Aim |
Update all of the records by changing "knobby front tire" to "knobby front wheel" wherever it occurs, and keep everything else the same. Do not include the pictures in your answer.

start Supplied entries

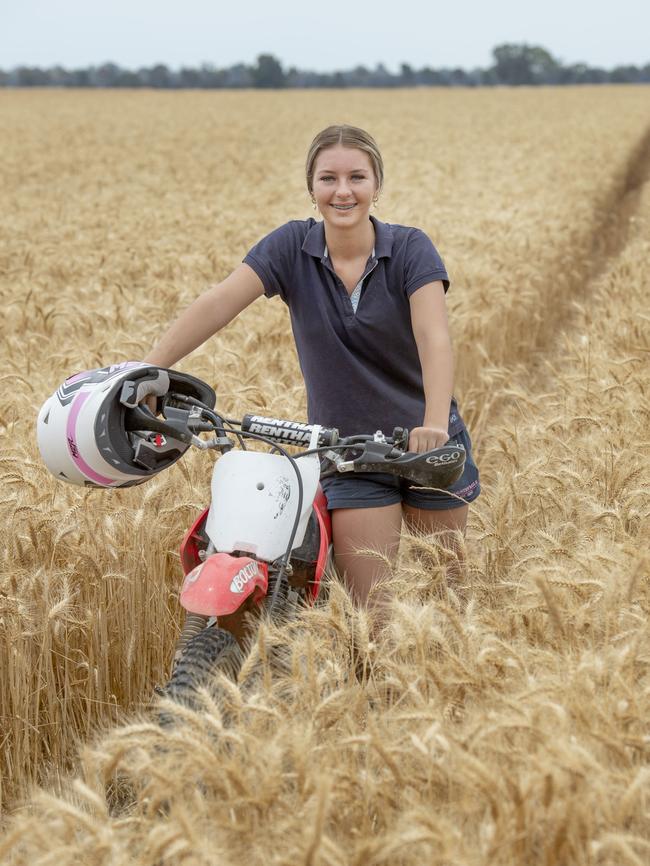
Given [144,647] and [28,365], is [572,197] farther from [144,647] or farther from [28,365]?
[144,647]

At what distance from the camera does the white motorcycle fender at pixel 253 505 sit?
2285 millimetres

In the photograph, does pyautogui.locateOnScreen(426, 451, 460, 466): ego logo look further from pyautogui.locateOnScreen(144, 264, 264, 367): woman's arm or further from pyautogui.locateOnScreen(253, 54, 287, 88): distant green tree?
pyautogui.locateOnScreen(253, 54, 287, 88): distant green tree

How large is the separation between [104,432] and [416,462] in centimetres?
73

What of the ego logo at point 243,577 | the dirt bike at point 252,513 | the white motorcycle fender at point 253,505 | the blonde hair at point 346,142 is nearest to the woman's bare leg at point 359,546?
the dirt bike at point 252,513

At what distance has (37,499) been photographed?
3.21 m

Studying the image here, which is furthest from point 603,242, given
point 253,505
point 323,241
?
point 253,505

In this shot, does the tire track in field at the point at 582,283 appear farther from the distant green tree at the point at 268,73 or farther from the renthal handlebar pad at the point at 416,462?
the distant green tree at the point at 268,73

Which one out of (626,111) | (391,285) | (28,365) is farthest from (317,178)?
(626,111)

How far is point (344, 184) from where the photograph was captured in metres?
2.78

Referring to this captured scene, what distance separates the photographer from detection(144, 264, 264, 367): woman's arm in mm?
2717

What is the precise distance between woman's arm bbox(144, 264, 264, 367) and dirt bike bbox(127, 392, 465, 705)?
1.01 ft

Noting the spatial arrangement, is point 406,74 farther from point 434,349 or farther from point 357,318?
point 434,349

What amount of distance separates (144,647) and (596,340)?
3.32m

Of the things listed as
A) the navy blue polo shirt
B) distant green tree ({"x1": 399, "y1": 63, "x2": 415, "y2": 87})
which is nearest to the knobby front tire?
the navy blue polo shirt
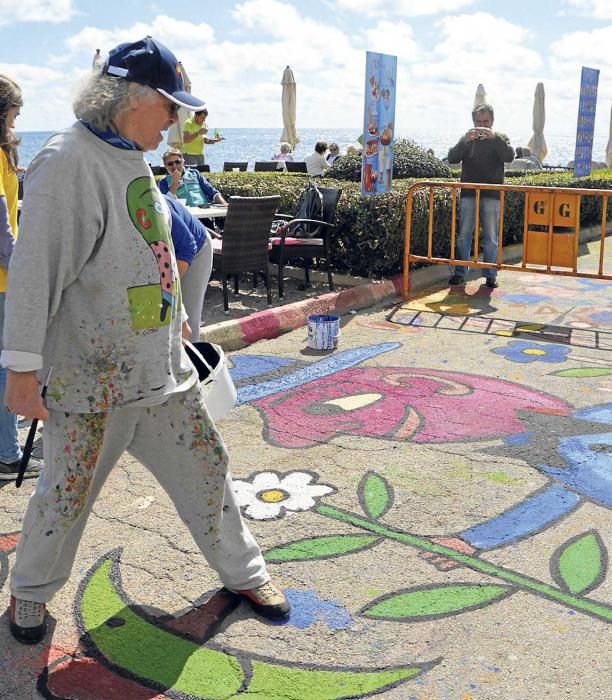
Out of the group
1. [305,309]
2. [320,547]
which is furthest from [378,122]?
[320,547]

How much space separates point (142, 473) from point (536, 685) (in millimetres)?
2373

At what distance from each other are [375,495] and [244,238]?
4282mm

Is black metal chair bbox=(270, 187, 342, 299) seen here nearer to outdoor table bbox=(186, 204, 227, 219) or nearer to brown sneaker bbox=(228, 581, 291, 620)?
outdoor table bbox=(186, 204, 227, 219)

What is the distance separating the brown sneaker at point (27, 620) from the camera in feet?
10.1

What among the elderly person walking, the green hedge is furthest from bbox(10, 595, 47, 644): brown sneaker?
the green hedge

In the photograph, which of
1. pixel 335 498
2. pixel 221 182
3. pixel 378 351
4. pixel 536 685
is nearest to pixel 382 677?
pixel 536 685

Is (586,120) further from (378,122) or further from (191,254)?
(191,254)

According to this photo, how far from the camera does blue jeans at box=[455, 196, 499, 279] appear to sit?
952 centimetres

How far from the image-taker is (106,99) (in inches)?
107

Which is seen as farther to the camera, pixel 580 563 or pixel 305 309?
pixel 305 309

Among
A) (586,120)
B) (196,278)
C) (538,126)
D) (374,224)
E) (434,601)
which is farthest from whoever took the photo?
(538,126)

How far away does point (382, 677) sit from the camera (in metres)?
2.94

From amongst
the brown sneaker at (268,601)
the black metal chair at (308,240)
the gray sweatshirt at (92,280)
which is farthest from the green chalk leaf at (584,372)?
the gray sweatshirt at (92,280)

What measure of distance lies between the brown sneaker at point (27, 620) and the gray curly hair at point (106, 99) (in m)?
1.62
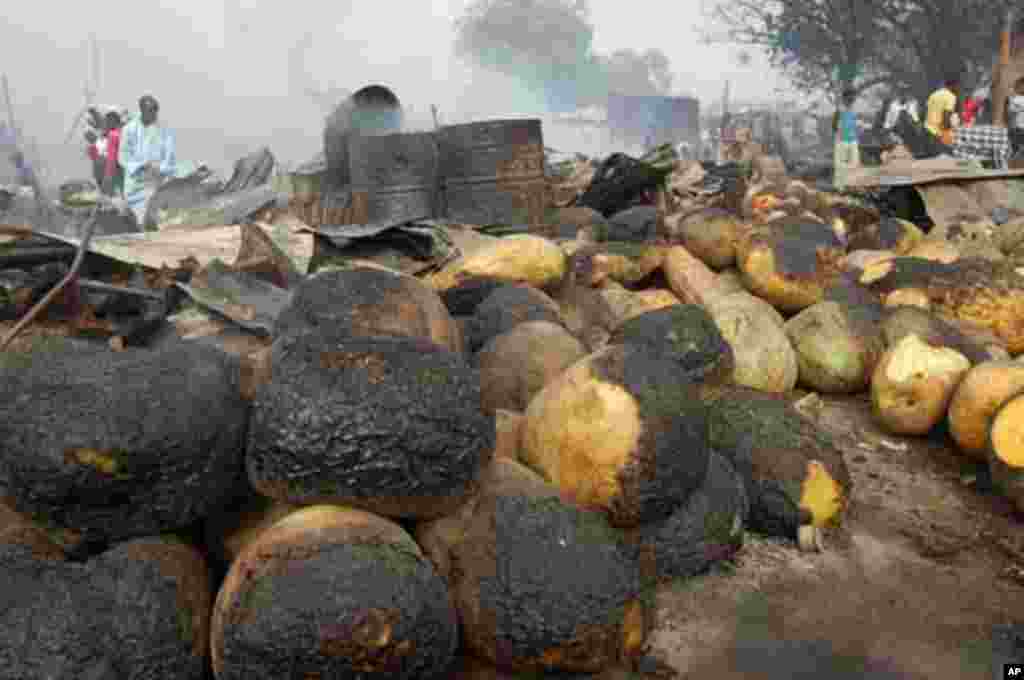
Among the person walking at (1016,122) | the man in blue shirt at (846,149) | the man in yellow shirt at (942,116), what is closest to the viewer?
the man in blue shirt at (846,149)

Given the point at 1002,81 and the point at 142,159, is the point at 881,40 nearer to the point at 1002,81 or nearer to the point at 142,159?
the point at 1002,81

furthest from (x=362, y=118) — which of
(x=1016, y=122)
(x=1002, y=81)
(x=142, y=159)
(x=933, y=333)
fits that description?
(x=1016, y=122)

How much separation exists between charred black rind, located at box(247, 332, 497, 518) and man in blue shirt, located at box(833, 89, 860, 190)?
7.26m

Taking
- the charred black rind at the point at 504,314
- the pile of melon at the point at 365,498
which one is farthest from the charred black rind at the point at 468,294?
the pile of melon at the point at 365,498

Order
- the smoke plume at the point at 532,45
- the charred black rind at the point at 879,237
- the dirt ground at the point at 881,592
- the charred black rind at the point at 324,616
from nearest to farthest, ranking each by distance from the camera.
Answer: the charred black rind at the point at 324,616, the dirt ground at the point at 881,592, the charred black rind at the point at 879,237, the smoke plume at the point at 532,45

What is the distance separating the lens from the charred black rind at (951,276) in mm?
4918

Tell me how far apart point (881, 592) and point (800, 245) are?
2553mm

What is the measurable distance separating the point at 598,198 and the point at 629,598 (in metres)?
5.38

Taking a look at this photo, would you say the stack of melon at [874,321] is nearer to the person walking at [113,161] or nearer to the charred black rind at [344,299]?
the charred black rind at [344,299]

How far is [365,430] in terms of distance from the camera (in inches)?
91.3

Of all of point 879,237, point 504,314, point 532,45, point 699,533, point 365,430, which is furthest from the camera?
point 532,45

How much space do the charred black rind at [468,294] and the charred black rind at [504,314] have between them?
0.72 ft

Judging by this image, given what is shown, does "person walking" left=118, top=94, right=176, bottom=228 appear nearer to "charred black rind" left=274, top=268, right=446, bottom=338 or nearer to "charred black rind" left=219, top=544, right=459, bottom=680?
"charred black rind" left=274, top=268, right=446, bottom=338

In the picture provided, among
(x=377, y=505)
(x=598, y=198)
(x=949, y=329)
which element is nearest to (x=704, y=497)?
(x=377, y=505)
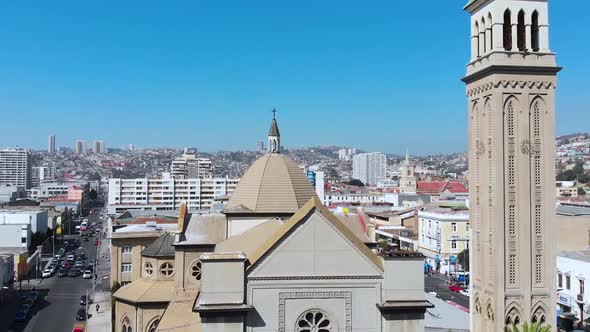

end Supplied entries

Written solution |
Given [144,647] and [28,365], is [572,197] farther from [144,647] or farther from [28,365]?
[144,647]

At what distance from the camera does the white motorcycle fender at pixel 253 505 sit?
2285 millimetres

In the photograph, does pyautogui.locateOnScreen(426, 451, 460, 466): ego logo look further from pyautogui.locateOnScreen(144, 264, 264, 367): woman's arm or further from pyautogui.locateOnScreen(253, 54, 287, 88): distant green tree?
pyautogui.locateOnScreen(253, 54, 287, 88): distant green tree

How large is the separation between [104,432] and [416,462] in centimetres?
73

What of the ego logo at point 243,577 | the dirt bike at point 252,513 | the white motorcycle fender at point 253,505 | the blonde hair at point 346,142 is nearest to the woman's bare leg at point 359,546?
the dirt bike at point 252,513

At what distance has (37,499) been photographed?
3.21 m

Studying the image here, which is furthest from point 603,242, given
point 253,505
point 323,241
?
point 253,505

In this shot, does the tire track in field at the point at 582,283 appear farther from the distant green tree at the point at 268,73 or farther from the renthal handlebar pad at the point at 416,462?
the distant green tree at the point at 268,73

Which one out of (626,111) | (391,285) | (28,365) is farthest from (317,178)?
(626,111)

How far is point (344, 184) from where the photograph was captured in metres?
2.78

Referring to this captured scene, what distance separates the photographer from detection(144, 264, 264, 367): woman's arm in mm?
2717

What is the precise distance between woman's arm bbox(144, 264, 264, 367) and dirt bike bbox(127, 392, 465, 705)?
1.01 ft

Noting the spatial arrangement, is point 406,74 farther from point 434,349 or farther from point 357,318?
point 434,349

What amount of distance separates (144,647) and (596,340)?
3.32m

Of the things listed as
A) the navy blue polo shirt
B) distant green tree ({"x1": 399, "y1": 63, "x2": 415, "y2": 87})
which is nearest to the knobby front wheel?
the navy blue polo shirt
Out of the group
1. [305,309]
2. [320,547]
which is furthest from [378,122]?
[320,547]

How much space separates point (142, 473) from point (536, 685) (in millimetres)?
2373

At what distance from each other are [375,495] and [244,238]?
4282mm

Is black metal chair bbox=(270, 187, 342, 299) seen here nearer to outdoor table bbox=(186, 204, 227, 219) or nearer to brown sneaker bbox=(228, 581, 291, 620)?
outdoor table bbox=(186, 204, 227, 219)

What is the distance separating the brown sneaker at point (27, 620) from the camera in feet?
10.1

What among the elderly person walking, the green hedge is furthest from bbox(10, 595, 47, 644): brown sneaker?
the green hedge

In the photograph, which of
1. pixel 335 498
2. pixel 221 182
3. pixel 378 351
4. pixel 536 685
is nearest to pixel 382 677?
pixel 536 685

Is (586,120) further from (378,122) or further from (191,254)?
(191,254)

According to this photo, how far from the camera does blue jeans at box=[455, 196, 499, 279] appear to sit?
952 centimetres

How far from the image-taker is (106,99) (in inches)?
107

Which is seen as farther to the camera, pixel 580 563 or pixel 305 309?
pixel 305 309

Among
A) (586,120)
B) (196,278)
C) (538,126)
D) (374,224)
E) (434,601)
which is farthest from whoever took the photo?
(538,126)

How far away does point (382, 677) sit from the camera (in metres)?
2.94

From amongst
the brown sneaker at (268,601)
the black metal chair at (308,240)
the gray sweatshirt at (92,280)
which is farthest from the green chalk leaf at (584,372)?
the gray sweatshirt at (92,280)

What measure of distance lies between the brown sneaker at point (27, 620) and the gray curly hair at point (106, 99) (in m)?
1.62
Among the person walking at (1016,122) | the man in blue shirt at (846,149) | the man in yellow shirt at (942,116), what is closest to the viewer?
the man in blue shirt at (846,149)

Given the point at 1002,81 and the point at 142,159, is the point at 881,40 nearer to the point at 1002,81 or nearer to the point at 142,159?
the point at 1002,81

furthest from (x=362, y=118) — which of
(x=1016, y=122)
(x=1002, y=81)
(x=142, y=159)
(x=933, y=333)
fits that description?
(x=1016, y=122)

How much separation exists between charred black rind, located at box(247, 332, 497, 518) and man in blue shirt, located at box(833, 89, 860, 190)?
7.26m

Taking
- the charred black rind at the point at 504,314
- the pile of melon at the point at 365,498
which one is farthest from the charred black rind at the point at 468,294?
the pile of melon at the point at 365,498

Order
- the smoke plume at the point at 532,45
- the charred black rind at the point at 879,237
- the dirt ground at the point at 881,592
- the charred black rind at the point at 324,616
from nearest to farthest, ranking each by distance from the camera.
Answer: the charred black rind at the point at 324,616, the dirt ground at the point at 881,592, the charred black rind at the point at 879,237, the smoke plume at the point at 532,45

What is the distance separating the lens from the charred black rind at (951,276) in mm?
4918

Tell me how far apart point (881, 592) and point (800, 245) are?
2553mm

What is the measurable distance separating the point at 598,198 and the point at 629,598 (in metres)?
5.38

Taking a look at this photo, would you say the stack of melon at [874,321] is nearer to the person walking at [113,161] or nearer to the charred black rind at [344,299]?
the charred black rind at [344,299]

How far is [365,430] in terms of distance from the camera (in inches)?
91.3

Of all of point 879,237, point 504,314, point 532,45, point 699,533, point 365,430, which is furthest from the camera?
point 532,45

How much space do the charred black rind at [468,294] and the charred black rind at [504,314] have between them?
0.72 ft

Judging by this image, given what is shown, does "person walking" left=118, top=94, right=176, bottom=228 appear nearer to "charred black rind" left=274, top=268, right=446, bottom=338 or nearer to "charred black rind" left=219, top=544, right=459, bottom=680?
"charred black rind" left=274, top=268, right=446, bottom=338

In the picture provided, among
(x=377, y=505)
(x=598, y=198)
(x=949, y=329)
which element is nearest to (x=704, y=497)?
(x=377, y=505)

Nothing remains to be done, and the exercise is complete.